Das Getränk, welches dem Menü gratis beigefügt war, ein isotonischer Drink namen. »Blue fish« oder so, ließ sich erst öffnen, nachdem man das Einverständnis zur Verwendung der IP Nummer zu Werbezwecken mittels Chip bestätigt hatte, schmeckte aber genauso fad wie alle anderen derartigen vollsynthetischen Gebräue.
Dennoch ließ ich es mir schmecken, denn ich merkte, dass ich ausgehungert war. Dann erst lehnte ich mich in meinen Liegesessel zurück und drückte den Startknopf der App.

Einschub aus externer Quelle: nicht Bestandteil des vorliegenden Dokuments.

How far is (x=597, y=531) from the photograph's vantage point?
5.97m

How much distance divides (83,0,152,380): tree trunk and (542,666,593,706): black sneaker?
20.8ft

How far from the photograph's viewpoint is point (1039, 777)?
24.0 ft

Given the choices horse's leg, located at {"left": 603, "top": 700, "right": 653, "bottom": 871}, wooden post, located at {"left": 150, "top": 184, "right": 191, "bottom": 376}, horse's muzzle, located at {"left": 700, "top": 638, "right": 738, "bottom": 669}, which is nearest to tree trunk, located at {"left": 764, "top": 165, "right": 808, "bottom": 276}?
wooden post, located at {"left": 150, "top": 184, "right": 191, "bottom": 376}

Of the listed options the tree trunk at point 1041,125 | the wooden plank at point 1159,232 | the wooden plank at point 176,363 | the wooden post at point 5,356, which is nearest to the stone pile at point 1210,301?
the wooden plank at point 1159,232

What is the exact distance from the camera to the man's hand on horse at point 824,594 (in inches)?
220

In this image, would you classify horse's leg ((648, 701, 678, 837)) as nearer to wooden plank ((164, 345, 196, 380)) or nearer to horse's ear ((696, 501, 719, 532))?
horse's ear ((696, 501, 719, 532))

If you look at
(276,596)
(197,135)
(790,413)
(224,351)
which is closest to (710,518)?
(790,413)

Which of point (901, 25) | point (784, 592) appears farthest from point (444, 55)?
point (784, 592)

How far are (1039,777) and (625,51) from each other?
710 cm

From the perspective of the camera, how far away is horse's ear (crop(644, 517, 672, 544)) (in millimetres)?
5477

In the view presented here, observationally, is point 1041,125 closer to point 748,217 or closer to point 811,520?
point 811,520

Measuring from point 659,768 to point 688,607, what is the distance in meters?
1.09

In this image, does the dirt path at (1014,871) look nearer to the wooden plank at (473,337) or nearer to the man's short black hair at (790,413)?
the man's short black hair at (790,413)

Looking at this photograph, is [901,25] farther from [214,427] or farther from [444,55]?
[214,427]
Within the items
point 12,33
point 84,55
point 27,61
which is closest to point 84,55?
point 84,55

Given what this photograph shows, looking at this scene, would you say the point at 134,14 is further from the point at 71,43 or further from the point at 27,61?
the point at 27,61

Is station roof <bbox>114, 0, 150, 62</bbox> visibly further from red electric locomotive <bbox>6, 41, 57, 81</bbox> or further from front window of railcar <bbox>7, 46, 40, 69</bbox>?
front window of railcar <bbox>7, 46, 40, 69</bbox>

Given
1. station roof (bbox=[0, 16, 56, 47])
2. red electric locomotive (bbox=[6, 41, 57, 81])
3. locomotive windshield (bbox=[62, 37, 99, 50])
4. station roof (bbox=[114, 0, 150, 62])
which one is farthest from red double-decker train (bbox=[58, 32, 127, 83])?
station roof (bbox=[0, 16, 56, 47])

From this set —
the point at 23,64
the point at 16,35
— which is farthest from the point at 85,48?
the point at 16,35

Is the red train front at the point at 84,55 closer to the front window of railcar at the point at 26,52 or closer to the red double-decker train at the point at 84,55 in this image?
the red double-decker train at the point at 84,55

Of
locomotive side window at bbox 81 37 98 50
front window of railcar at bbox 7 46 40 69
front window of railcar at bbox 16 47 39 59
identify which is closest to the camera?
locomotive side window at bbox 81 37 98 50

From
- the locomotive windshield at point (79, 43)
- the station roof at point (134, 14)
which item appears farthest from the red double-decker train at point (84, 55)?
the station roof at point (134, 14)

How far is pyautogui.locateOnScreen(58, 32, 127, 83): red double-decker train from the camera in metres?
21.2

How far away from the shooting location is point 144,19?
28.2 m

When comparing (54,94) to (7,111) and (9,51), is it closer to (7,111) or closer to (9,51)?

Im Einzelnen weiß ich gar nicht mehr, was der Inhalt der App war. Ich folgte nur, beinahe automatisch, den immer wieder zwischengeschalteten Anweisungen, auf den Bildschirm zu schauen, weil das Programm mittels Pupillenkontrolle meinen Interesselevel überprüfen wollte, der meist im gelben Bereich lag. Das ergab zwar weniger PC -Payback Quians, aber ich wollte die Zeit nutzen, um über mein weiteres Vorgehen nachzudenken, muss dann aber eingeschlafen sein.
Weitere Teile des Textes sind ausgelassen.